La professionista coinvolta è Alessia Piperno , delegata del Sindacato Medici Italiani, che secondo una prima ricostruzione dei fatti aveva preso in carico una paziente, valutandone le condizioni cliniche come stabili. Nonostante ciò, la dottoressa aveva ritenuto opportuno procedere con ulteriori accertamenti, richiedendo una consulenza neurologica presso l'ospedale di Vibo Valentia e disponendo il trasferimento della paziente tramite ambulanza non medicalizzata.

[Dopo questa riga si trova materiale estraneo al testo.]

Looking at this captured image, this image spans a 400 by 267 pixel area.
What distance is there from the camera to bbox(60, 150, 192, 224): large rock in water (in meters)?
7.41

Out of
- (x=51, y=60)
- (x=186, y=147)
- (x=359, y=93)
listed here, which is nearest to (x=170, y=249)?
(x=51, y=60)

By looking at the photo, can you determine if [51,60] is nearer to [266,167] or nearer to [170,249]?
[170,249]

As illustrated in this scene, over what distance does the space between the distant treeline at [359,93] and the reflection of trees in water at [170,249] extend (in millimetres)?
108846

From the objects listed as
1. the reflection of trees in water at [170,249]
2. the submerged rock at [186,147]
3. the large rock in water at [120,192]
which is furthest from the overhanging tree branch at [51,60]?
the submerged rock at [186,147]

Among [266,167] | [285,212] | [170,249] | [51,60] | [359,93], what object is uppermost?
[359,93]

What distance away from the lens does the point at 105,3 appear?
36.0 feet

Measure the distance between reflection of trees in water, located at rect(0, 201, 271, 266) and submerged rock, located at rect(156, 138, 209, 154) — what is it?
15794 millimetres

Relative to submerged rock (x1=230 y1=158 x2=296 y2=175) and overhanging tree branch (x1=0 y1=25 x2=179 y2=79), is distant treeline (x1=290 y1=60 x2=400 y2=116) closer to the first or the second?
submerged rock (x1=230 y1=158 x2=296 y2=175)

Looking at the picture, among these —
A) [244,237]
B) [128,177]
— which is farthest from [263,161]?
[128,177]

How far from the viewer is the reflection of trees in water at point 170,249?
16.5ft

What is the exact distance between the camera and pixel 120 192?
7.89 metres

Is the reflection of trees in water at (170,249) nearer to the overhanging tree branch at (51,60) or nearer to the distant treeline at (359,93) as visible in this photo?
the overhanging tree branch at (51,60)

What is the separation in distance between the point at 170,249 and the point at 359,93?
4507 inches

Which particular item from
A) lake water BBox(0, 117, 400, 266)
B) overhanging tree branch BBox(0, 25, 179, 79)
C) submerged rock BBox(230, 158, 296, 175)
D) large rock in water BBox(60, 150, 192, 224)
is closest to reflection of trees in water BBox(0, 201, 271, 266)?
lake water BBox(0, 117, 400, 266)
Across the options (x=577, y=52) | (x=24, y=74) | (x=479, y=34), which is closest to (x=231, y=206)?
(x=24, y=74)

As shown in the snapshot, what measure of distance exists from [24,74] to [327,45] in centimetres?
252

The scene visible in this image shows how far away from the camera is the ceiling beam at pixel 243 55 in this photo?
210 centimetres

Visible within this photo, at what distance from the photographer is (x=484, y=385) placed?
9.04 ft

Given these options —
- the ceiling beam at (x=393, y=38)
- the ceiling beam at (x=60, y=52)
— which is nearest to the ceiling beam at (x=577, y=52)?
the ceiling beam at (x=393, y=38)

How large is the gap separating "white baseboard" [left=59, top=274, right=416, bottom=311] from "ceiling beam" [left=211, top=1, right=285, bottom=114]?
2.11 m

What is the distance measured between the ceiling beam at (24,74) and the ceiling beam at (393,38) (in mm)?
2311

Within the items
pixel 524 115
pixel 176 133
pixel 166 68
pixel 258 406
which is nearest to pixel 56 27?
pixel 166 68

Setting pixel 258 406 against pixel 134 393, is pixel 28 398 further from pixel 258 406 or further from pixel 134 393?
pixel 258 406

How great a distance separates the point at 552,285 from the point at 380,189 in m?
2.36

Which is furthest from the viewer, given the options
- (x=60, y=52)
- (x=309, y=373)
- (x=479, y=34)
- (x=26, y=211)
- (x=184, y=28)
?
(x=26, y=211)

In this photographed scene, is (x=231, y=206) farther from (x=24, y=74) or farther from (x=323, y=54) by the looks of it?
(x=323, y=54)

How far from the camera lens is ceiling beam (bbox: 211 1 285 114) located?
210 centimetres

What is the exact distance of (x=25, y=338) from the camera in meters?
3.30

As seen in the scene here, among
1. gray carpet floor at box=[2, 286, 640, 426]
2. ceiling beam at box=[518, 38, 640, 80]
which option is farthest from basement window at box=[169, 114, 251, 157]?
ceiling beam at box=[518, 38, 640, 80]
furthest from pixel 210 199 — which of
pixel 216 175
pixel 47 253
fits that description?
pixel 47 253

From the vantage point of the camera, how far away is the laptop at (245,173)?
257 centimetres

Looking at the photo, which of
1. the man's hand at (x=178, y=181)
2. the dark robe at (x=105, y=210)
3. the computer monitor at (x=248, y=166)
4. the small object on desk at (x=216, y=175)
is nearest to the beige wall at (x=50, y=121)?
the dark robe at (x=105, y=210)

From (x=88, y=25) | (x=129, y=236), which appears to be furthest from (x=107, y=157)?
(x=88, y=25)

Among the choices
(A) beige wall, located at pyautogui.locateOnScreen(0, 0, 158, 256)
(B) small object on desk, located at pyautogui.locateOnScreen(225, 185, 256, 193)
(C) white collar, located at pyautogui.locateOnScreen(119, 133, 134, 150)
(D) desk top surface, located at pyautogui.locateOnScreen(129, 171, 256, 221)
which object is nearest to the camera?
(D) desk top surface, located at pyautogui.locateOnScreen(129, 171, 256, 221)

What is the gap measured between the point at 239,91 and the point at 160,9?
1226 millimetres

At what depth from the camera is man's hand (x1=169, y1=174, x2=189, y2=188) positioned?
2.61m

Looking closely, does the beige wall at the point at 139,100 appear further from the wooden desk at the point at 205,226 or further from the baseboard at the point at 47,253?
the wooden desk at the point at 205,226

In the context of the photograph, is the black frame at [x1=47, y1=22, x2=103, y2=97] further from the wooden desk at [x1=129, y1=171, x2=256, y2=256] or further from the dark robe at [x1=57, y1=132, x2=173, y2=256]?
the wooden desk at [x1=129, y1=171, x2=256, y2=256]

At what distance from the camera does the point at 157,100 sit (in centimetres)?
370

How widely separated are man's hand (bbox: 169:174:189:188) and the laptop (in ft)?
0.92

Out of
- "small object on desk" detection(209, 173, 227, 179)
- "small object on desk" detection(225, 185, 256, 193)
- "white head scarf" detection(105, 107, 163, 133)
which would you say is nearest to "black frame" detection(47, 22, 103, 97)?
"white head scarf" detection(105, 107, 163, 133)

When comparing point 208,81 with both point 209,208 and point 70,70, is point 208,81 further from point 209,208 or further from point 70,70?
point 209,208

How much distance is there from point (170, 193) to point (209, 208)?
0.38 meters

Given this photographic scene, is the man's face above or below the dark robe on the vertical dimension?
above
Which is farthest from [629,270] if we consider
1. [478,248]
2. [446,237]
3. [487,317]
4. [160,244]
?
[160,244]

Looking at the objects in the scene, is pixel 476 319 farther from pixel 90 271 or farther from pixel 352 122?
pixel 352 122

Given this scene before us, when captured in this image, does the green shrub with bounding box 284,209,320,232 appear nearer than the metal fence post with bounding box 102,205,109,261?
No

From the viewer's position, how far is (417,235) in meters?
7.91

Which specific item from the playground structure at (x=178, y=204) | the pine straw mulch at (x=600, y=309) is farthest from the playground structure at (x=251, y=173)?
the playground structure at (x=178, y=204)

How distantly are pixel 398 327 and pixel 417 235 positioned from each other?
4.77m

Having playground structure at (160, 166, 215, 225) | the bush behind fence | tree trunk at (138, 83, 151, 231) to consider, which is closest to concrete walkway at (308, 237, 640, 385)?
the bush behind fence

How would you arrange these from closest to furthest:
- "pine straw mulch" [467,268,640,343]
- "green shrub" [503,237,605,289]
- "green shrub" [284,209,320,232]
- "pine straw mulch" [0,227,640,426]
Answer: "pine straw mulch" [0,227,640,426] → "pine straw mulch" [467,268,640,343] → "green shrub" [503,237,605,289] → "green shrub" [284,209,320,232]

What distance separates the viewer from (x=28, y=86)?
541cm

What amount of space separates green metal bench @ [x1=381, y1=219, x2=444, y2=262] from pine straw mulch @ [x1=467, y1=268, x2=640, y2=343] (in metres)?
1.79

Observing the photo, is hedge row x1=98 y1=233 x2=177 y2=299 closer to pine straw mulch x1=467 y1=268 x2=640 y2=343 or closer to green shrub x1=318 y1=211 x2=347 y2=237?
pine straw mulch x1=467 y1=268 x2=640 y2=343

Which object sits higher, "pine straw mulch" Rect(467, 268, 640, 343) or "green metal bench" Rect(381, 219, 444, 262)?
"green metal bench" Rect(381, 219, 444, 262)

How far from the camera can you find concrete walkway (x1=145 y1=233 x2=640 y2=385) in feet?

A distanza di alcune ore, però, la dottoressa sarebbe stata contattata telefonicamente da un dipendente dell'ospedale di Tropea, addetto alle caldaie e parente della paziente, che avrebbe iniziato a inveire contro di lei, accusandola di presunte negligenze legate all'intervento sanitario prestato.
La situazione sarebbe poi degenerata fino a sfiorare l'aggressione fisica all'interno della struttura, evitata solo grazie all'intervento immediato di colleghi medici e infermieri, che hanno fatto da scudo alla dottoressa e riportato la calma.
L'episodio riaccende i riflettori sul tema della sicurezza del personale sanitario, sempre più spesso esposto a minacce, insulti e aggressioni mentre svolge il proprio lavoro. Un contesto che rende ancora più difficile l'attività nel Pronto soccorso, luoghi già sottoposti a forte pressione e carenza di risorse.
Sull'accaduto potrebbe ora essere avviato accertamenti per chiarire le responsabilità e valutare eventuali misure. Intanto, dal mondo sindacale e sanitario arriva l'ennesimo appello affinché vengano garantite tutele concrete a chi ogni giorno opera in prima linea per la salute dei cittadini.